Прислушавшись к ее ровному дыханию Эмма осторожно высвободила руку и начала прибирать в комнате. Сложила одежду, расставила все на свои места на туалетном столике. Раньше здесь всегда был идеальный порядок – Анна-Мари невероятно гордилась чистотой в своем доме, никогда не до­пускала пыли, терпеть не могла разбросанных вещей. То, что творилось в ее комнате теперь, тоже подтверждало, что не все в норме.

Под стулом небрежно валялась материнская сумка; замок открылся, демонстрирую содержимое.
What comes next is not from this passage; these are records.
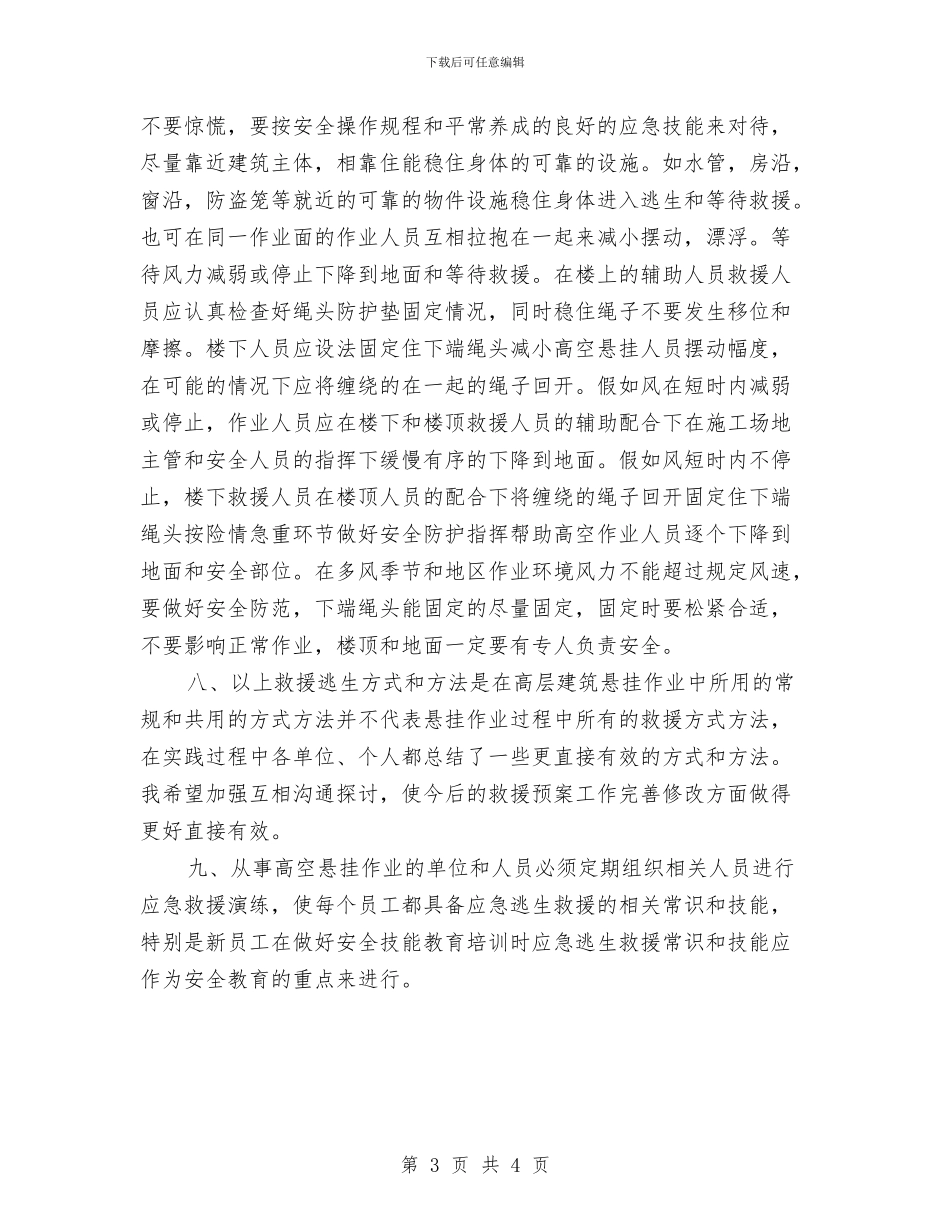 下载后可任意编辑

不要惊慌，要按安全操作规程和平常养成的良好的应急技能来对待，尽量靠近建筑主体，相靠住能稳住身体的可靠的设施。如水管，房沿，窗沿，防盗笼等就近的可靠的物件设施稳住身体进入逃生和等待救援。也可在同一作业面的作业人员互相拉抱在一起来减小摆动，漂浮。等待风力减弱或停止下降到地面和等待救援。在楼上的辅助人员救援人员应认真检查好绳头防护垫固定情况，同时稳住绳子不要发生移位和摩擦。楼下人员应设法固定住下端绳头减小高空悬挂人员摆动幅度，在可能的情况下应将缠绕的在一起的绳子回开。假如风在短时内减弱或停止，作业人员应在楼下和楼顶救援人员的辅助配合下在施工场地主管和安全人员的指挥下缓慢有序的下降到地面。假如风短时内不停止，楼下救援人员在楼顶人员的配合下将缠绕的绳子回开固定住下端绳头按险情急重环节做好安全防护指挥帮助高空作业人员逐个下降到地面和安全部位。在多风季节和地区作业环境风力不能超过规定风速，要做好安全防范，下端绳头能固定的尽量固定，固定时要松紧合适，不要影响正常作业，楼顶和地面一定要有专人负责安全。

八、以上救援逃生方式和方法是在高层建筑悬挂作业中所用的常规和共用的方式方法并不代表悬挂作业过程中所有的救援方式方法，在实践过程中各单位、个人都总结了一些更直接有效的方式和方法。我希望加强互相沟通探讨，使今后的救援预案工作完善修改方面做得更好直接有效。

九、从事高空悬挂作业的单位和人员必须定期组织相关人员进行应急救援演练，使每个员工都具备应急逃生救援的相关常识和技能，特别是新员工在做好安全技能教育培训时应急逃生救援常识和技能应作为安全教育的重点来进行。

第 3 页 共 4 页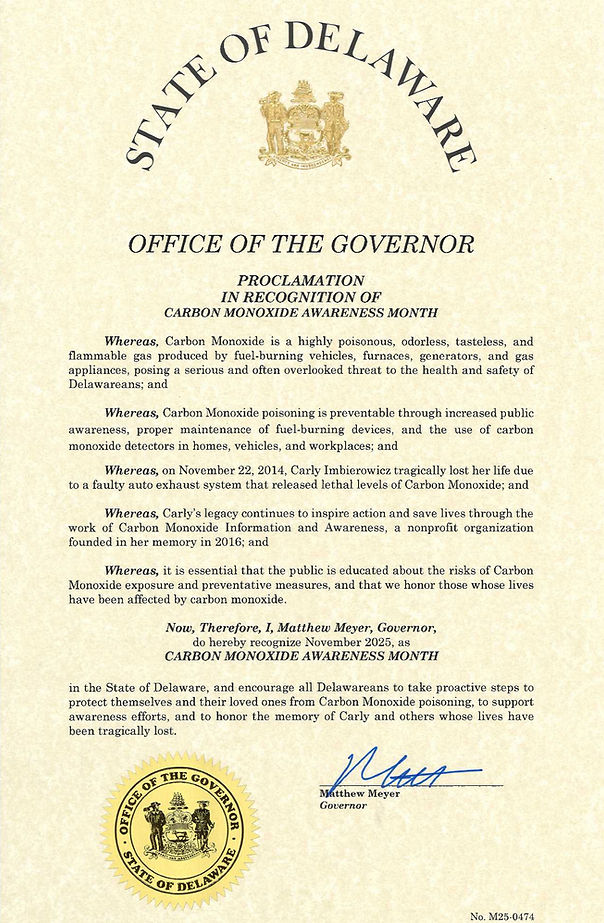 STATE OF DELAWARE

OFFICE OF THE GOVERNOR

PROCLAMATION
IN RECOGNITION OF
CARBON MONOXIDE AWARENESS MONTH

Whereas, Carbon Monoxide is a highly poisonous, odorless, tasteless, and flammable gas produced by fuel-burning vehicles, furnaces, generators, and gas appliances, posing a serious and often overlooked threat to the health and safety of Delawareans; and

Whereas, Carbon Monoxide poisoning is preventable through increased public awareness, proper maintenance of fuel-burning devices, and the use of carbon monoxide detectors in homes, vehicles, and workplaces; and

Whereas, on November 22, 2014, Carly Imbierowicz tragically lost her life due to a faulty auto exhaust system that released lethal levels of Carbon Monoxide; and

Whereas, Carly's legacy continues to inspire action and save lives through the work of Carbon Monoxide Information and Awareness, a nonprofit organization founded in her memory in 2016; and

Whereas, it is essential that the public is educated about the risks of Carbon Monoxide exposure and preventative measures, and that we honor those whose lives have been affected by carbon monoxide.

Now, Therefore, I, Matthew Meyer, Governor, do hereby recognize November 2025, as
CARBON MONOXIDE AWARENESS MONTH

in the State of Delaware, and encourage all Delawareans to take proactive steps to protect themselves and their loved ones from Carbon Monoxide poisoning, to support awareness efforts, and to honor the memory of Carly and others whose lives have been tragically lost.

OFFICE OF THE GOVERNOR
STATE OF DELAWARE

Matt
Matthew Meyer
Governor

No. M25-0474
Вместо привычных помады, пудры, очков и носовых платков Эмма увидела там ворох обрывков бумаги. Она вынула их и начала читать над­писи. «Пакетики с чаем в синей банке», «Очки на туалетном столике». На одной из бумажек был записан домашний теле­фон Эммы, причем цифры были сначала записаны непра­вильно, потом зачеркнуты и заменены другими. Создавалось впечатление, что мать смогла вспомнить ее телефонный номер только с третьего раза.

Она разворачивала одну бумажку за другой, читая груст­ные записки, которые Анна-Мари писала сама себе. Больше всего Эмма расстроилась при чтении бумажки, на которой мать написала свое имя и адрес. Как будто она могла поте­ряться и не найти дороги домой…

– Заснула? – спросил отец, появляясь в дверях спальни.

Эмма молча кивнула – она была слишком сердита, чтобы разговаривать с ним сейчас. Сегодня он поступил так, как поступал всю жизнь: навязал всем свое собственное мне­ние. Анна-Мари серьезно больна, а Джимми, как обычно, не желает с этим считаться.

Что ж, в таком случае он может столкнуться с реальнос­тью уже сегодня. И пусть делает это в одиночку. Эмма не со­биралась оставаться и помогать ему отрицать, что его жена нездорова.

Телефонный звонок разбудил ее и Пита в половине седь­мого утра. Эмма, не открывая глаз, нащупала трубку.

– Слушаю, – пробормотала она.

– Эмма, это твой отец, – послышался растерянный го­лос. – Не могла бы ты приехать? Мне одному не справиться.